RECORDS SUPPLIED Block Start

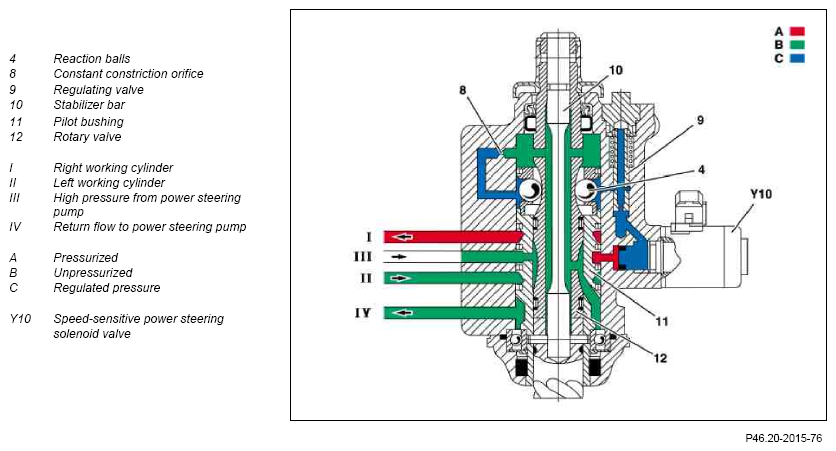 4 Reaction balls
8 Constant constriction orifice
9 Regulating valve
10 Stabilizer bar
11 Pilot bushing
12 Rotary valve

I Right working cylinder
II Left working cylinder
III High pressure from power steering pump
IV Return flow to power steering pump

A Pressurized
B Unpressurized
C Regulated pressure

Y10 Speed-sensitive power steering solenoid valve

A
B
C

10
8
9
4
Y10
I
III
II
IY
11
12

P46.20-2015-76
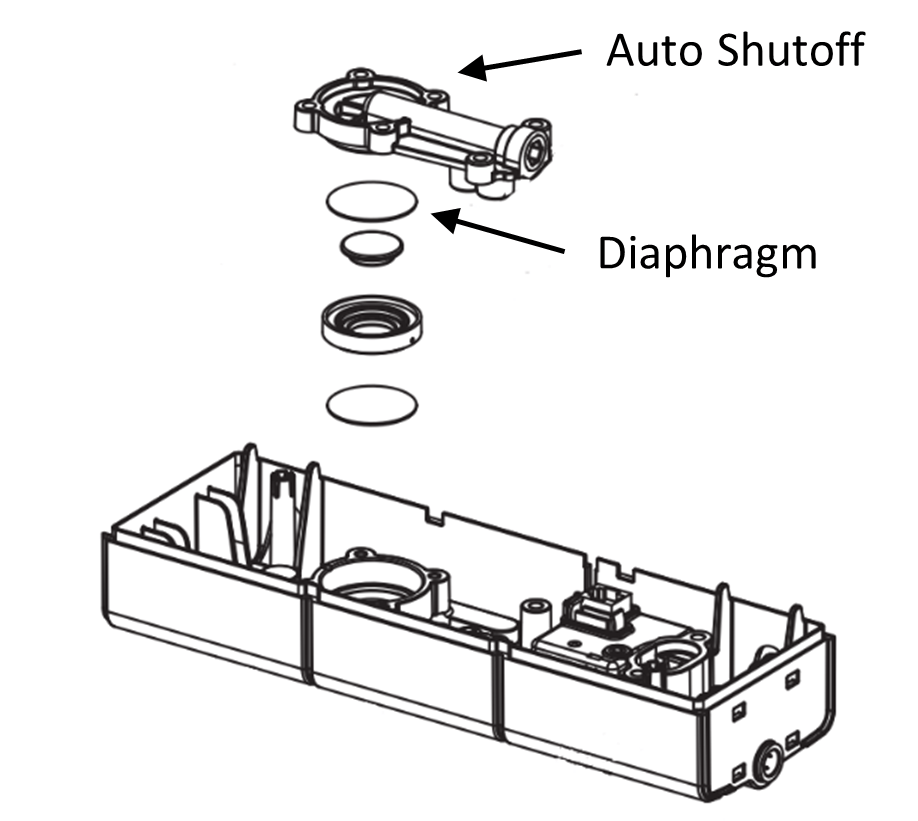 Auto Shutoff

Diaphragm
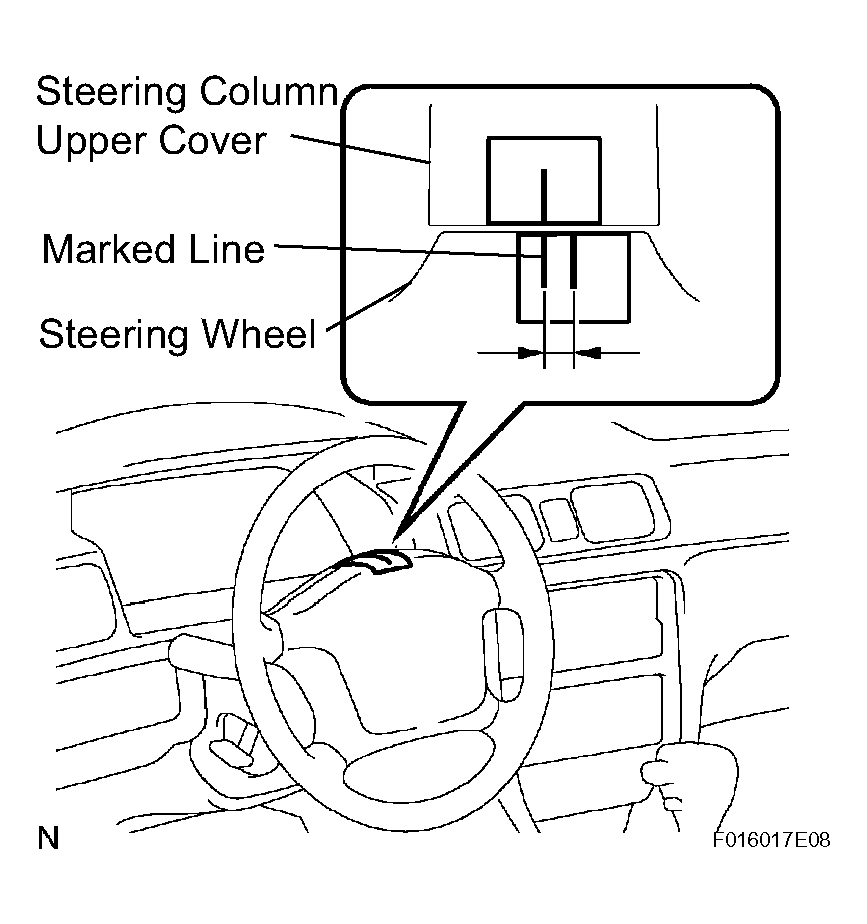 Steering Column Upper Cover

Marked Line

Steering Wheel

N

F016017E08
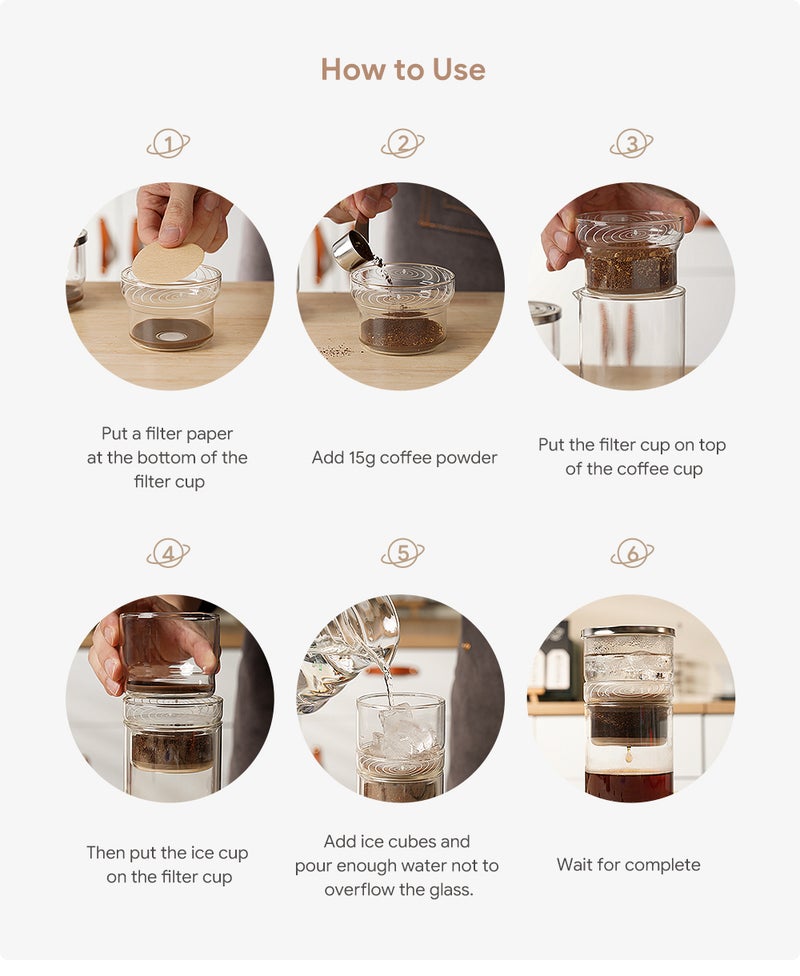 How to Use

1

Put a filter paper at the bottom of the filter cup

2

Add 15g coffee powder

3

Put the filter cup on top of the coffee cup

4

Then put the ice cup on the filter cup

5

Add ice cubes and pour enough water not to overflow the glass.

6

Wait for complete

RECORDS SUPPLIED Block End

WORK TO BE COMPLETED: With every picture left out, print exactly the lines from the one containing "C Regulated pressure" through the final line of the material above.

ANSWER SECTION:
C Regulated pressure

Y10 Speed-sensitive power steering solenoid valve

A
B
C

10
8
9
4
Y10
I
III
II
IY
11
12

P46.20-2015-76
 Auto Shutoff

Diaphragm
 Steering Column Upper Cover

Marked Line

Steering Wheel

N

F016017E08
 How to Use

1

Put a filter paper at the bottom of the filter cup

2

Add 15g coffee powder

3

Put the filter cup on top of the coffee cup

4

Then put the ice cup on the filter cup

5

Add ice cubes and pour enough water not to overflow the glass.

6

Wait for complete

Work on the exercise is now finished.